DATA SECTION
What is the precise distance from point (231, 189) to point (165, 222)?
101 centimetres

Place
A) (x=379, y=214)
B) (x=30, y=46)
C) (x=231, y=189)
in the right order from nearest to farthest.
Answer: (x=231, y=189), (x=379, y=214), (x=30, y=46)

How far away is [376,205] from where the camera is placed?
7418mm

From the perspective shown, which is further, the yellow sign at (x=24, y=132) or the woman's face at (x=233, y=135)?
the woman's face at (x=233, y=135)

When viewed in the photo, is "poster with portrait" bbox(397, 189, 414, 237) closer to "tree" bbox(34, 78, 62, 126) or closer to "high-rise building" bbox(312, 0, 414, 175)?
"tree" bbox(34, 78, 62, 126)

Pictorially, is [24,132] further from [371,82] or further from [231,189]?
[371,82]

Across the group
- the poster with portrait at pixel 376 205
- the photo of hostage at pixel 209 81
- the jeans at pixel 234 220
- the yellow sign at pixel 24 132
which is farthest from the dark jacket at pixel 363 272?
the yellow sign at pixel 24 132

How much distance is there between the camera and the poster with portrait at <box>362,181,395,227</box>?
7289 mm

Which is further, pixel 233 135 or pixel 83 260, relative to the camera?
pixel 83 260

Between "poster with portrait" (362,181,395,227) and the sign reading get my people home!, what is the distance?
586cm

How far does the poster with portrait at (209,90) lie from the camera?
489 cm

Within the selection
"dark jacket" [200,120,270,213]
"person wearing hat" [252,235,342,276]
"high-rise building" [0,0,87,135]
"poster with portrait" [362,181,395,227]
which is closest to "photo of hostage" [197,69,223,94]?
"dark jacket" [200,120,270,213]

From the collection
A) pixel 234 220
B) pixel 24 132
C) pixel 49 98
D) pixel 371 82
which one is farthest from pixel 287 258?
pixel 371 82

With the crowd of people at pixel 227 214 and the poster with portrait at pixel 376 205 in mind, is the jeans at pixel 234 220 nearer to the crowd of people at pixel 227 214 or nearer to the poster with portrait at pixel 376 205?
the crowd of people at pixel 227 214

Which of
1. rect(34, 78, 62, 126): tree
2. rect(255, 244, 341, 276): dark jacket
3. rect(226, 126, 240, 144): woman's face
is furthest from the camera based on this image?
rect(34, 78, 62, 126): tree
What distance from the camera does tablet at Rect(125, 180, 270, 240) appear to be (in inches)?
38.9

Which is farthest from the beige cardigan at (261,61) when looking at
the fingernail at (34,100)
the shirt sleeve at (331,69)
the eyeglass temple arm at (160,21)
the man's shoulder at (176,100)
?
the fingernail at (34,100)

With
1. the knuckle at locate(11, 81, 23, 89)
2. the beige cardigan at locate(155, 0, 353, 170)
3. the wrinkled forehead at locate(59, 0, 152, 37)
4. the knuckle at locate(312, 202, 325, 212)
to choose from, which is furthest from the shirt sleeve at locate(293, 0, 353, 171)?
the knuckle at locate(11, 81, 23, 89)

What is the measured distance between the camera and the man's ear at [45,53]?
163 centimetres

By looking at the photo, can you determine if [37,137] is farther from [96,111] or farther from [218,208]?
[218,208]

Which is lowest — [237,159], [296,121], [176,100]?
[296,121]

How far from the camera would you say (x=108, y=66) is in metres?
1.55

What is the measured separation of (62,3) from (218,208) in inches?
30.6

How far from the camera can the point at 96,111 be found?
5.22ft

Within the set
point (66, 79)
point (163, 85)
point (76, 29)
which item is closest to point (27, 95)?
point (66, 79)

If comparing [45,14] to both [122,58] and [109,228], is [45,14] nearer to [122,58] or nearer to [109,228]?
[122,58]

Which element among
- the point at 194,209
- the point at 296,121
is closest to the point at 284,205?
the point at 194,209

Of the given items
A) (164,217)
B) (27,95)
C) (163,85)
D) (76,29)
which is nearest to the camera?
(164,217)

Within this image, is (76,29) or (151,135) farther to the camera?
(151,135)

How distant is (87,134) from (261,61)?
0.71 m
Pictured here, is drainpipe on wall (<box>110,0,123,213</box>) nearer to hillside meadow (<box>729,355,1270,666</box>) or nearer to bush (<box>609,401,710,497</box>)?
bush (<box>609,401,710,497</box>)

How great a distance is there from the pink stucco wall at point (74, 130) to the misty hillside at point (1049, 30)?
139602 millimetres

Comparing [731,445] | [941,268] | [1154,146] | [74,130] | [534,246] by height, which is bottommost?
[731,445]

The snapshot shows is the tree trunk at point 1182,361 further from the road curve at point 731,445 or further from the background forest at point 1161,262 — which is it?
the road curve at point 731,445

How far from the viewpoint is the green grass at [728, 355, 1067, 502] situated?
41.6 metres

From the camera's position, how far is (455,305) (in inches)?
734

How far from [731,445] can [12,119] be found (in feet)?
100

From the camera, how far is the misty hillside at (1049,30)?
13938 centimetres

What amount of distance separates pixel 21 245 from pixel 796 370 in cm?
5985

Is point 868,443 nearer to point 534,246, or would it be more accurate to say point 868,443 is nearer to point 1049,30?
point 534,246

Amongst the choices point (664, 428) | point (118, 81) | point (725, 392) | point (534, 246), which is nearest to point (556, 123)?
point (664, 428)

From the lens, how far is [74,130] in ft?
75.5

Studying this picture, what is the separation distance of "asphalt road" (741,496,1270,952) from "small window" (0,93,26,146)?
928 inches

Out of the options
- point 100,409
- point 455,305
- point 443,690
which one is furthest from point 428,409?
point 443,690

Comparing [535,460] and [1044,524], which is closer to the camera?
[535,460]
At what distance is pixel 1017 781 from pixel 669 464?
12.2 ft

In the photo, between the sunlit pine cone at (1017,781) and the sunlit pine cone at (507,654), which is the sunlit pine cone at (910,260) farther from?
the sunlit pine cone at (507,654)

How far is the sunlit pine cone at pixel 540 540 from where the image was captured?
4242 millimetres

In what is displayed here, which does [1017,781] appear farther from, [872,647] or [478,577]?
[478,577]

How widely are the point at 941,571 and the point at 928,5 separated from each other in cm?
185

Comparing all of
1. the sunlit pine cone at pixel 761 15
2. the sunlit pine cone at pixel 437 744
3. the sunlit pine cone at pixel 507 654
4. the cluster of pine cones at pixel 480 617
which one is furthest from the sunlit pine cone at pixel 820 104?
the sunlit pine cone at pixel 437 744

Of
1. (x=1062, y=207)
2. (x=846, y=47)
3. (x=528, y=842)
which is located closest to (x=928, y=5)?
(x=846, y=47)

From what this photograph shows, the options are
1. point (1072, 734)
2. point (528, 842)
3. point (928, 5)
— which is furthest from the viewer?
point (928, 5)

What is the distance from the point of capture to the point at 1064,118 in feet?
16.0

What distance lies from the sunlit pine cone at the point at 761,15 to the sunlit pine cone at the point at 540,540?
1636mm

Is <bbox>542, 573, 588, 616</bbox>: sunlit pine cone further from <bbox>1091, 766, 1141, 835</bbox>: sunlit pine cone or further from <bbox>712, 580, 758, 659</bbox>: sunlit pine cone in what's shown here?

DESCRIPTION OF THE TASK
Copy out each record from above, exactly.

RESPONSE FOR THIS EXERCISE
What is the precise distance from point (231, 189) to point (165, 222)?
101 centimetres

Place
A) (x=379, y=214)
B) (x=30, y=46)
C) (x=231, y=189)
in the right order from nearest to farthest.
Answer: (x=231, y=189), (x=379, y=214), (x=30, y=46)

How far away is [376,205] from where the camera is placed?
7418mm

From the perspective shown, which is further, the yellow sign at (x=24, y=132) or the woman's face at (x=233, y=135)?
the woman's face at (x=233, y=135)

When viewed in the photo, is "poster with portrait" bbox(397, 189, 414, 237) closer to "tree" bbox(34, 78, 62, 126) or closer to "high-rise building" bbox(312, 0, 414, 175)?
"tree" bbox(34, 78, 62, 126)

Pictorially, is [24,132] further from [371,82] or further from [231,189]?
[371,82]

Across the group
- the poster with portrait at pixel 376 205
- the photo of hostage at pixel 209 81
- the jeans at pixel 234 220
- the yellow sign at pixel 24 132
which is farthest from the dark jacket at pixel 363 272?
the yellow sign at pixel 24 132

How much distance is there between the camera and the poster with portrait at <box>362,181,395,227</box>?
7289 mm

Which is further, pixel 233 135 or pixel 83 260, relative to the camera?
pixel 83 260

Between "poster with portrait" (362,181,395,227) and the sign reading get my people home!, what is the distance?
586cm

How far does the poster with portrait at (209,90) lie from the camera?
489 cm

Within the selection
"dark jacket" [200,120,270,213]
"person wearing hat" [252,235,342,276]
"high-rise building" [0,0,87,135]
"poster with portrait" [362,181,395,227]
which is closest to "photo of hostage" [197,69,223,94]?
"dark jacket" [200,120,270,213]

From the collection
A) pixel 234 220
B) pixel 24 132
C) pixel 49 98
D) pixel 371 82
which one is farthest from pixel 287 258?
pixel 371 82

With the crowd of people at pixel 227 214 and the poster with portrait at pixel 376 205 in mind, is the jeans at pixel 234 220 nearer to the crowd of people at pixel 227 214 or nearer to the poster with portrait at pixel 376 205?
the crowd of people at pixel 227 214

Which of
1. rect(34, 78, 62, 126): tree
2. rect(255, 244, 341, 276): dark jacket
3. rect(226, 126, 240, 144): woman's face
is furthest from the camera based on this image?
rect(34, 78, 62, 126): tree
What distance from the camera does tablet at Rect(125, 180, 270, 240) appear to be (in inches)?
38.9

Which is farthest from the beige cardigan at (261,61) when looking at
the fingernail at (34,100)
the shirt sleeve at (331,69)
the eyeglass temple arm at (160,21)
the man's shoulder at (176,100)
?
the fingernail at (34,100)

With
1. the knuckle at locate(11, 81, 23, 89)
2. the beige cardigan at locate(155, 0, 353, 170)
3. the wrinkled forehead at locate(59, 0, 152, 37)
4. the knuckle at locate(312, 202, 325, 212)
to choose from, which is furthest from the shirt sleeve at locate(293, 0, 353, 171)?
the knuckle at locate(11, 81, 23, 89)

What is the measured distance between the camera and the man's ear at [45,53]?
163 centimetres

By looking at the photo, can you determine if [37,137] is farther from [96,111] or farther from [218,208]?
[218,208]

Which is lowest — [237,159], [296,121], [176,100]?
[296,121]

How far from the camera would you say (x=108, y=66) is in metres?
1.55

What is the measured separation of (62,3) from (218,208) in inches?
30.6

How far from the camera can the point at 96,111 be found?
5.22ft

Within the set
point (66, 79)
point (163, 85)
point (76, 29)
which item is closest to point (27, 95)?
point (66, 79)

If comparing [45,14] to both [122,58] and [109,228], is [45,14] nearer to [122,58] or nearer to [109,228]?
[122,58]

Which element among
- the point at 194,209
- the point at 296,121
is closest to the point at 284,205?
the point at 194,209

Of the given items
A) (164,217)
B) (27,95)
C) (163,85)
D) (76,29)
which is nearest to the camera?
(164,217)

Within this image, is (76,29) or (151,135) farther to the camera?
(151,135)

How distant is (87,134) from (261,61)?
0.71 m
Pictured here, is drainpipe on wall (<box>110,0,123,213</box>) nearer to hillside meadow (<box>729,355,1270,666</box>) or nearer to bush (<box>609,401,710,497</box>)?
bush (<box>609,401,710,497</box>)

How great a distance is there from the pink stucco wall at point (74, 130) to the misty hillside at point (1049, 30)?
139602 millimetres

Comparing [731,445] | [941,268] | [1154,146] | [74,130] | [534,246] by height, which is bottommost?
[731,445]

The snapshot shows is the tree trunk at point 1182,361 further from the road curve at point 731,445 or further from the background forest at point 1161,262 — which is it?
the road curve at point 731,445

How far from the viewpoint is the green grass at [728, 355, 1067, 502] situated?
41.6 metres

From the camera's position, how far is (455,305) (in inches)?
734

How far from [731,445] can [12,119] be found (in feet)?
100

From the camera, how far is the misty hillside at (1049,30)?
13938 centimetres

What amount of distance separates pixel 21 245 from pixel 796 370 in cm?
5985

Is point 868,443 nearer to point 534,246, or would it be more accurate to say point 868,443 is nearer to point 1049,30?
point 534,246

Amongst the choices point (664, 428) | point (118, 81) | point (725, 392) | point (534, 246), which is nearest to point (556, 123)?
point (664, 428)

From the lens, how far is [74,130] in ft?
75.5

Studying this picture, what is the separation distance of "asphalt road" (741,496,1270,952) from "small window" (0,93,26,146)?
928 inches

Out of the options
- point 100,409
- point 455,305
- point 443,690
which one is furthest from point 428,409?
point 443,690

Comparing [535,460] and [1044,524], which is closer to the camera?
[535,460]
At what distance is pixel 1017 781 from pixel 669 464?
12.2 ft

In the photo, between the sunlit pine cone at (1017,781) and the sunlit pine cone at (507,654), which is the sunlit pine cone at (910,260) farther from?
the sunlit pine cone at (507,654)

How far is the sunlit pine cone at pixel 540 540 from where the image was captured?
4242 millimetres

In what is displayed here, which does [1017,781] appear farther from, [872,647] or [478,577]?
[478,577]

How widely are the point at 941,571 and the point at 928,5 separated from each other in cm?
185

Comparing all of
1. the sunlit pine cone at pixel 761 15
2. the sunlit pine cone at pixel 437 744
3. the sunlit pine cone at pixel 507 654
4. the cluster of pine cones at pixel 480 617
which one is furthest from the sunlit pine cone at pixel 820 104?
the sunlit pine cone at pixel 437 744

Of
1. (x=1062, y=207)
2. (x=846, y=47)
3. (x=528, y=842)
which is located closest to (x=928, y=5)?
(x=846, y=47)

From what this photograph shows, the options are
1. point (1072, 734)
2. point (528, 842)
3. point (928, 5)
— which is furthest from the viewer?
point (928, 5)

What is the distance from the point of capture to the point at 1064,118 in feet?
16.0

What distance lies from the sunlit pine cone at the point at 761,15 to the sunlit pine cone at the point at 540,540?
1636mm

Is <bbox>542, 573, 588, 616</bbox>: sunlit pine cone further from <bbox>1091, 766, 1141, 835</bbox>: sunlit pine cone or further from <bbox>712, 580, 758, 659</bbox>: sunlit pine cone in what's shown here?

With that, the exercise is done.